# n Player Vickrey Auction with uniform symmetric valuation distributions

## Imports

In [None]:
import os, sys, time, warnings
root_path = os.path.abspath(os.path.join('..'))
if root_path not in sys.path:
    sys.path.append(root_path)
from timeit import default_timer as timer

import torch
import torch.nn as nn
import torch.nn.utils as ut
from torch.optim.optimizer import Optimizer, required

from bnelearn.strategy import NeuralNetStrategy, ClosureStragegy
from bnelearn.bidder import Bidder
from bnelearn.mechanism import FirstPriceSealedBidAuction, VickreyAuction
from bnelearn.optimizer import ES
from bnelearn.environment import AuctionEnvironment

from torch.utils.tensorboard import SummaryWriter
import numpy as np
import matplotlib.pyplot as plt

# set up matplotlib
is_ipython = 'inline' in plt.get_backend()
if is_ipython:
    from IPython import display
#
#plt.ion()

cuda = torch.cuda.is_available()
device = 'cuda' if cuda else 'cpu'

# Use specific cuda gpu if desired (i.e. for running multiple experiments in parallel)
specific_gpu = 1
if cuda and specific_gpu:
    torch.cuda.set_device(specific_gpu)

print(device)
if cuda: print(torch.cuda.current_device())

## Settings

The following cell fully defines an experiment.
The following set of parameters works well:
```
2p:  ?


3p: (run 2019-07-08 Mon 10:37)
    batch_size = 2**17, size_hidden_layer = 10, learning_rate = 3.5e-1, lr_decay_every = 1000, lr_decay_factor = 0.75, momentum = 0.7, sigma = .02, n_perturbations = 64,
    eval_batch_size 2**25
    (1 hidden layer, tanh)
    
10p: (run 2019-07-08 Mon 13:57 shows settings for 3p above are not aggressive enough --> need higher step sizes.)
    
```

In [None]:
run_comment = '' # used in log title
resume = False

## Experiment setup
n_players = 10
n_items = 1

# valuation distribution
u_lo =0
u_hi =10

## Environment settings
#training batch size
batch_size = 2**17
input_length = 1

eval_batch_size = 2**25

# strategy model architecture
size_hidden_layer = 10

# optimization params
epoch = 15000
learning_rate = 3.5e-1
lr_decay = True
lr_decay_every = 1000
lr_decay_factor = 0.75
momentum = 0.7

sigma = .02 #ES noise parameter
n_perturbations = 64

# plot and log training options
plot_epoch = 100
plot_points = min(100, batch_size)

plot_xmin = u_lo
plot_xmax = u_hi
plot_ymin = 0
plot_ymax = 10


def strat_to_bidder(strategy, batch_size=batch_size, player_position=None, cache_actions=False):
    return Bidder.uniform(u_lo, u_hi, strategy,
                          batch_size = batch_size,
                          player_position=player_position,
                          cache_actions=cache_actions)

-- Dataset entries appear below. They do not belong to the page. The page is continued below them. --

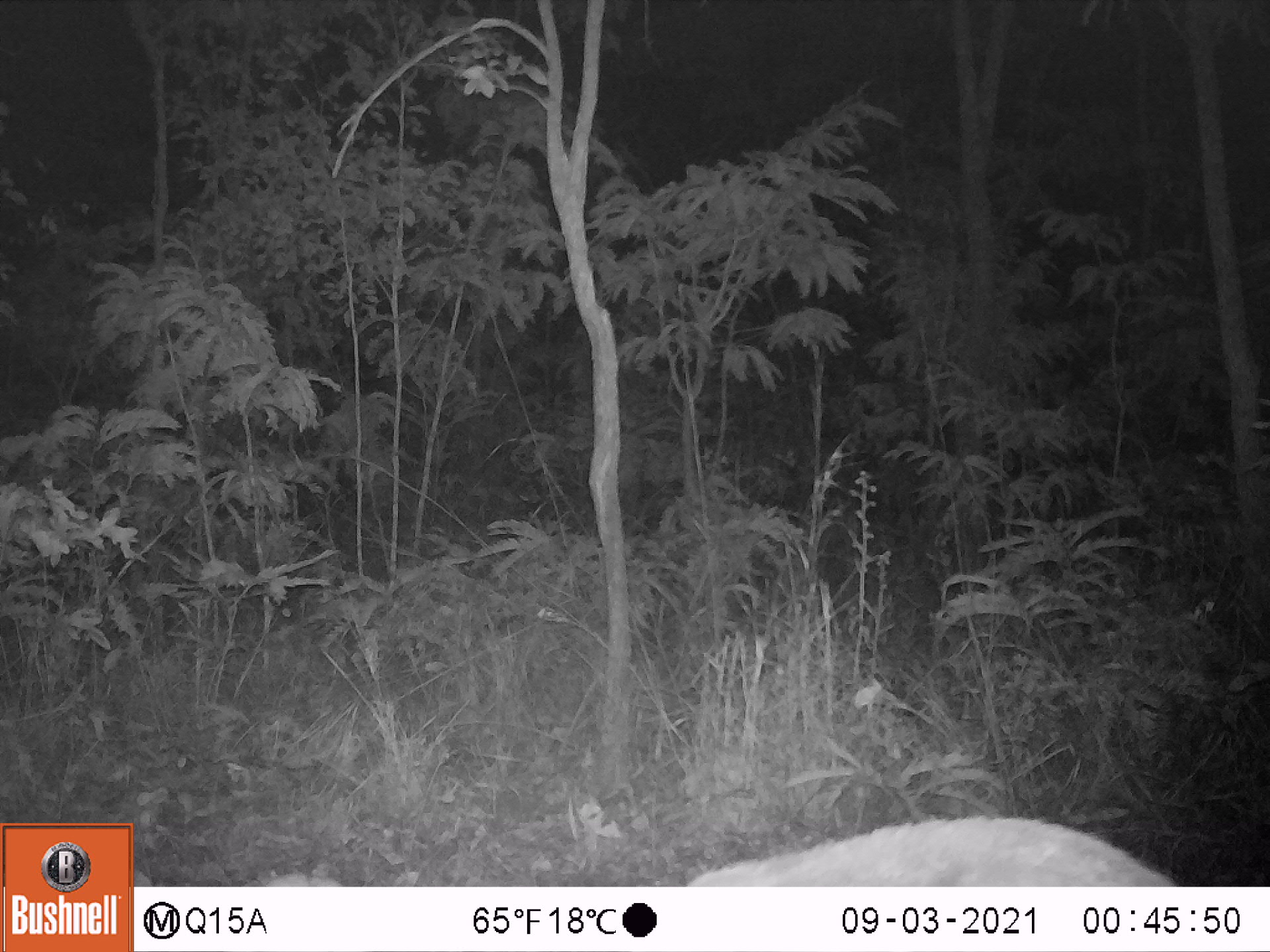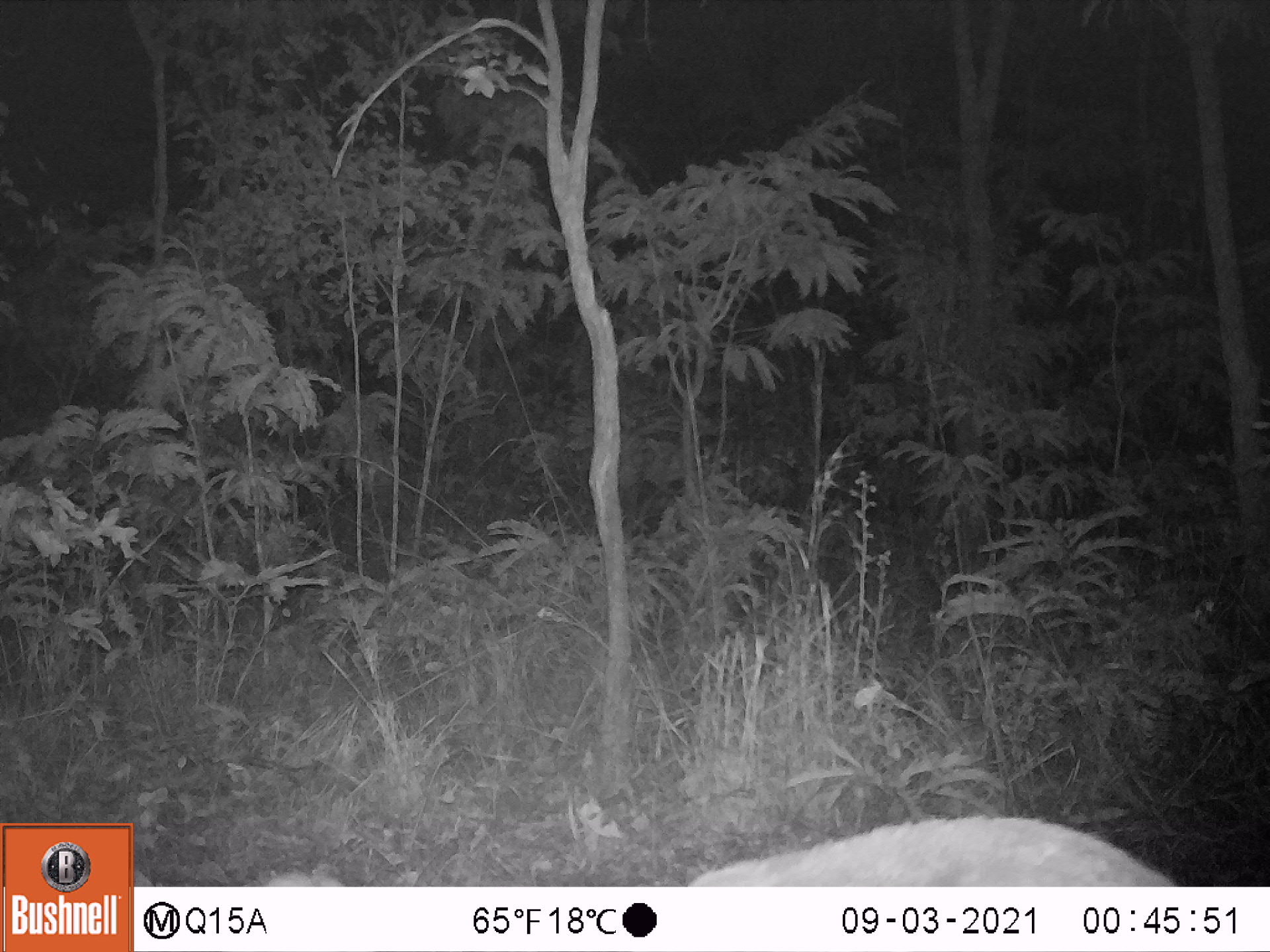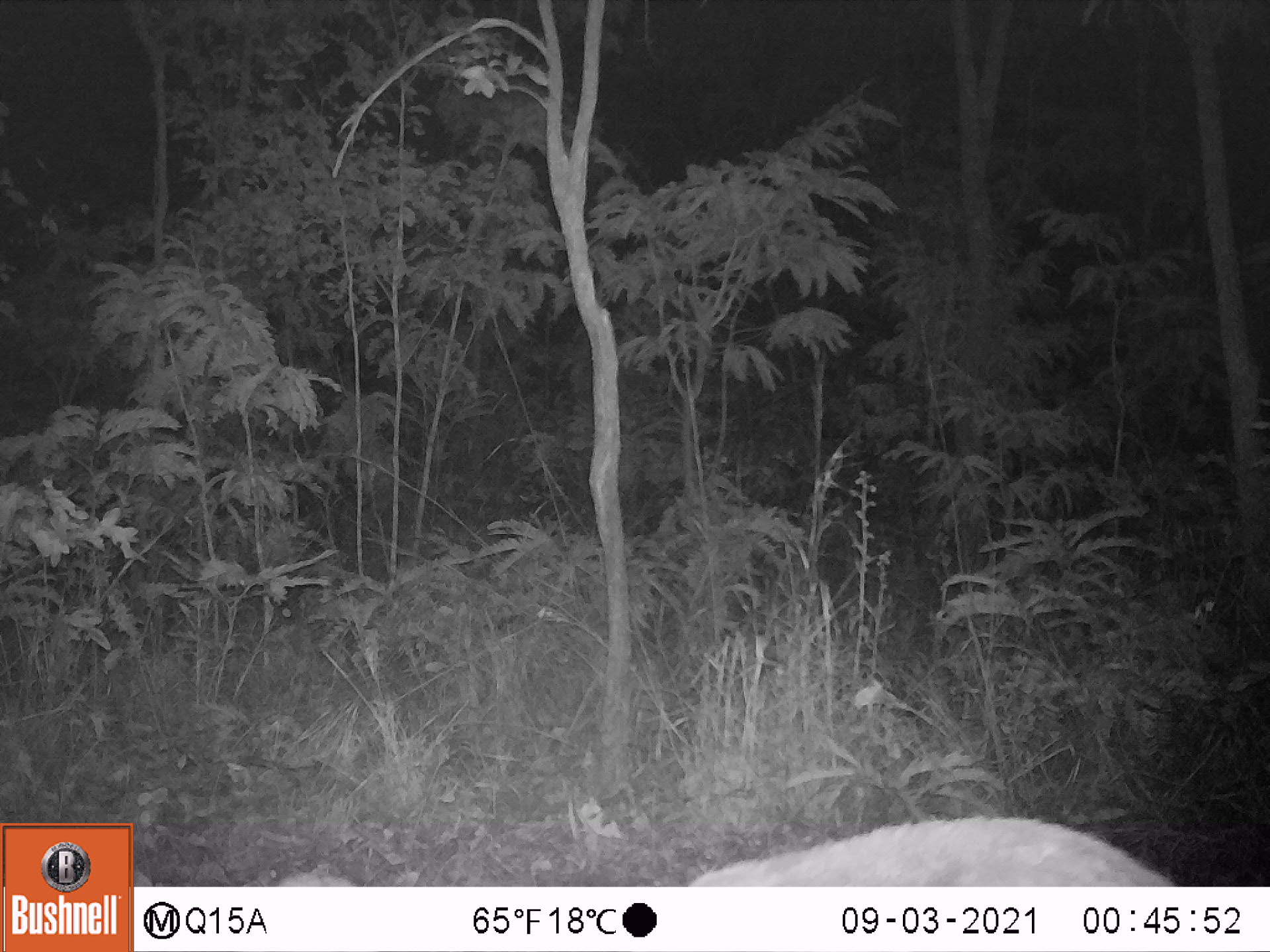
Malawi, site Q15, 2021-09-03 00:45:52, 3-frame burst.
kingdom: Animalia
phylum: Chordata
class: Mammalia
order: Artiodactyla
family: Bovidae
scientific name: Antilopinae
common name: small antelope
Small antelope (Antilopinae), count 1.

## Setting up the Environment

When initializing the model, we'll ensure the initialization provides positive outputs on the domain we are interested in, as otherwise we can't learn.

In [None]:
mechanism = VickreyAuction(cuda = True)

output_is_positive = False
while not output_is_positive:
    model = NeuralNetStrategy(input_length,
                              size_hidden_layer = size_hidden_layer,
                              requires_grad=False
                             ).to(device)
    
    if model(torch.tensor([float(u_hi)], device=device)) > 0:
        output_is_positive = True    
        

env = AuctionEnvironment(mechanism,
                  agents = [], #dynamically built
                  max_env_size = n_players - 1, #
                  batch_size = batch_size,
                  n_players =n_players,
                  strategy_to_bidder_closure = strat_to_bidder
                 )
optimizer = ES(model=model, environment = env,
               lr = learning_rate, momentum=momentum,
               sigma=sigma, n_perturbations=n_perturbations)

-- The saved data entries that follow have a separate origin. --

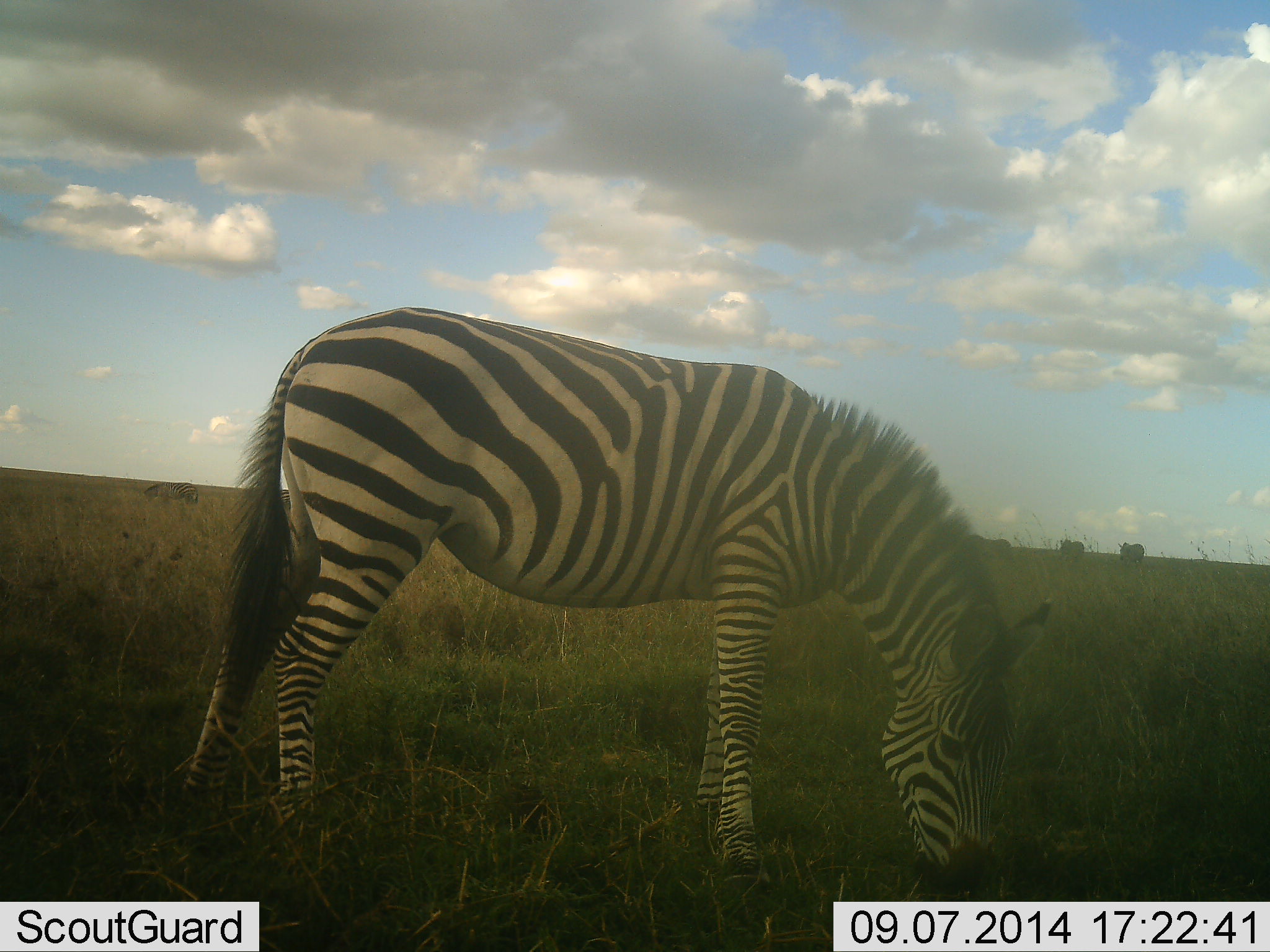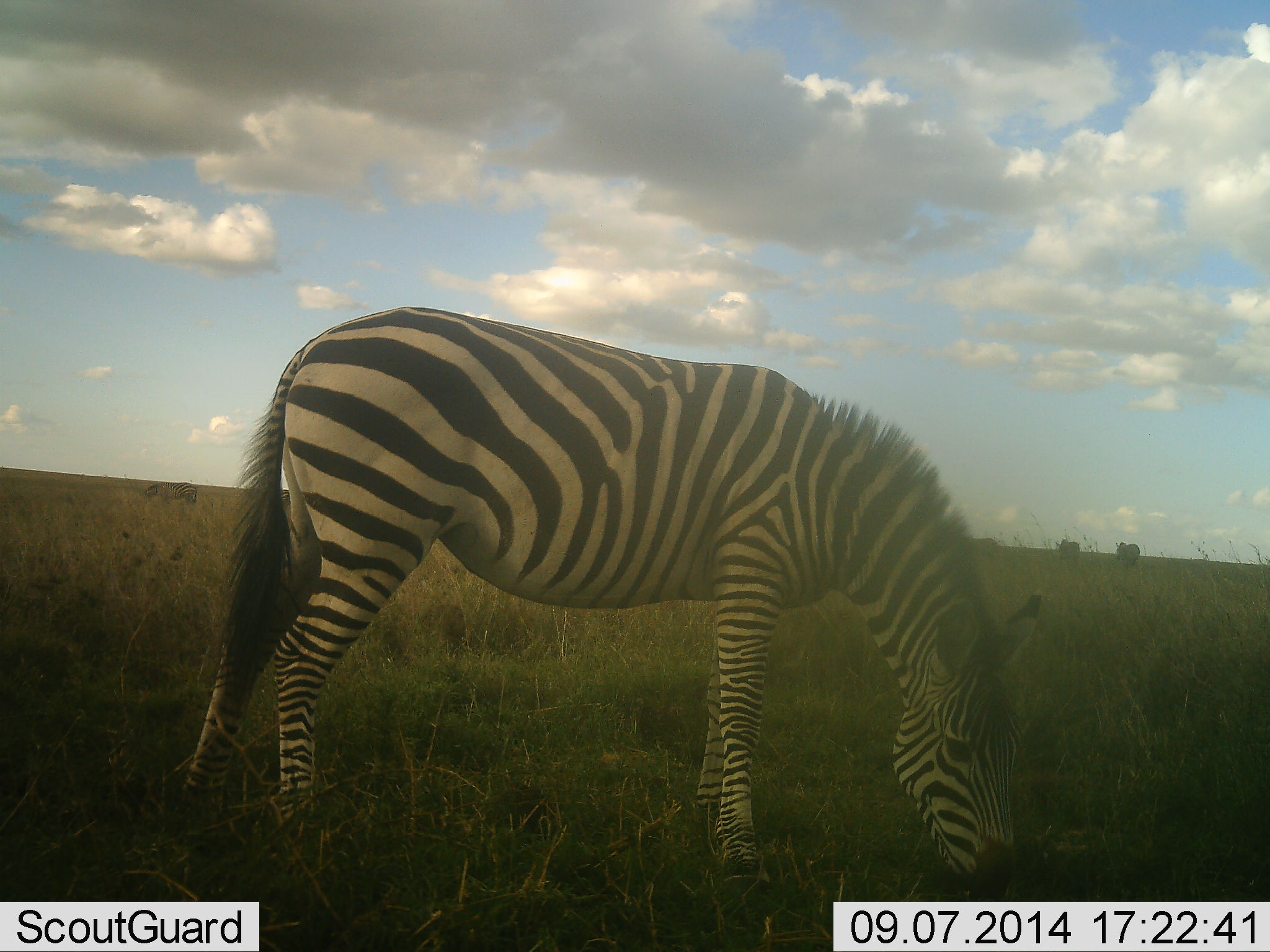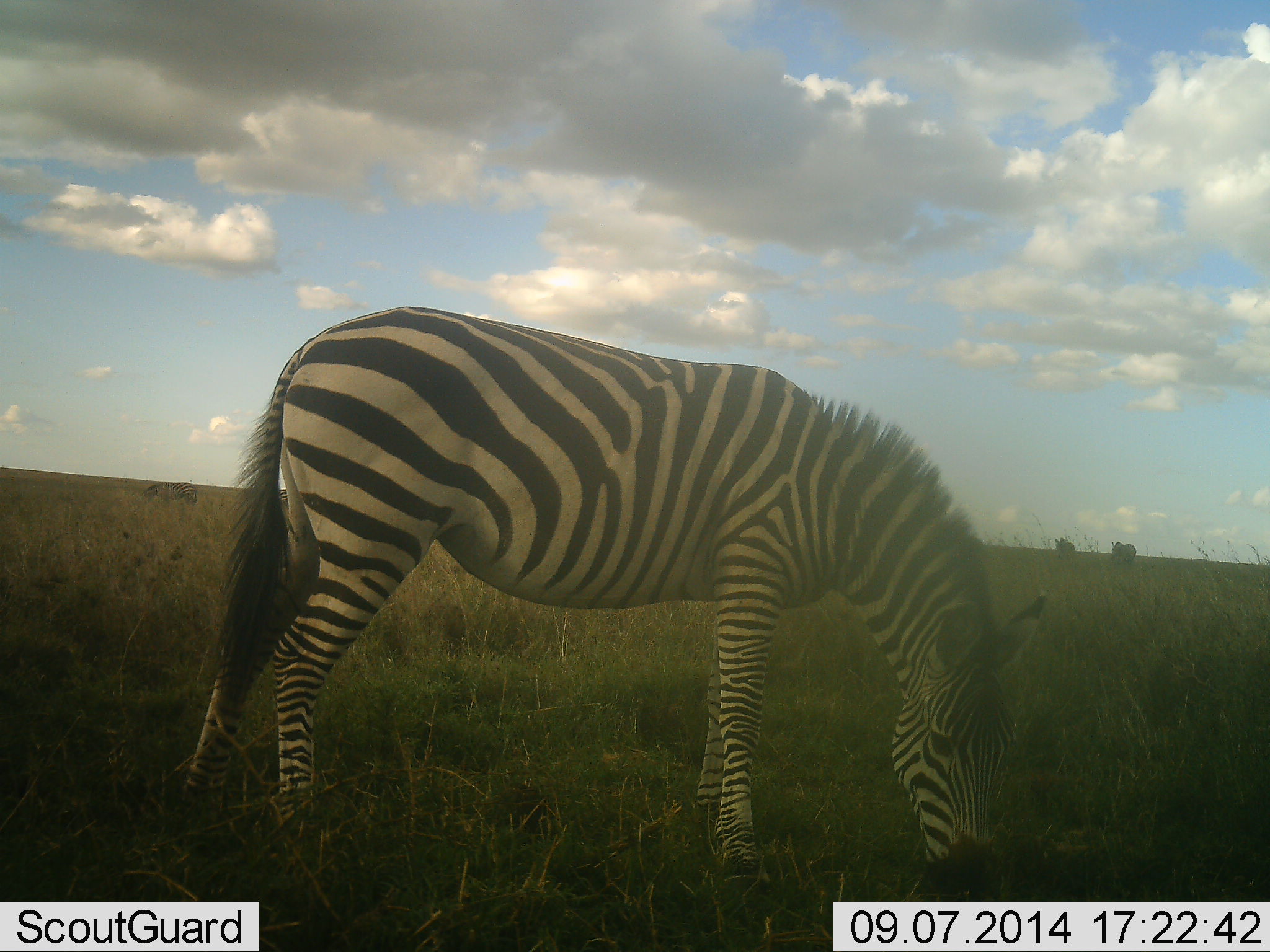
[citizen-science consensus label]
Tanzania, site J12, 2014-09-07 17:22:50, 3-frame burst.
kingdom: Animalia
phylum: Chordata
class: Mammalia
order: Perissodactyla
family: Equidae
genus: Equus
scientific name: Equus quagga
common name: plains zebra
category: zebra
Zebra (plains zebra) (Equus quagga), count 1. Behavior (volunteer vote fractions): standing 15%, resting 0%, moving 8%, interacting 0%. Young present (vote fraction): 0%. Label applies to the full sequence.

## Setting up Evaluation and logging

In [None]:
# for evaluation
def optimal_bid(valuation):
    return valuation

bneStrategy = ClosureStragegy(optimal_bid)

# environment filled with optimal players for logging
# use higher batch size for calculating optimum
bne_env = AuctionEnvironment(mechanism,
                            agents = [strat_to_bidder(bneStrategy,
                                                      player_position= i,
                                                      batch_size = eval_batch_size,
                                                      cache_actions=True)
                                      for i in range(n_players)
                                     ],
                            batch_size = eval_batch_size,
                            n_players=n_players,
                            strategy_to_bidder_closure = strat_to_bidder
                           )

bne_utility = bne_env.get_reward(bne_env.agents[0], draw_valuations=True)
print('Utility in BNE: \t\t{:.5f}'.format(bne_utility))
utility_vs_bne = bne_env.get_reward(strat_to_bidder(model, batch_size = eval_batch_size))
print('Model utility vs BNE: \t\t{:.5f}'.format(utility_vs_bne))
utility_learning_env = env.get_reward(strat_to_bidder(model), draw_valuations = True)
print('Model utility in learning env:\t{:.5f}'.format(utility_learning_env))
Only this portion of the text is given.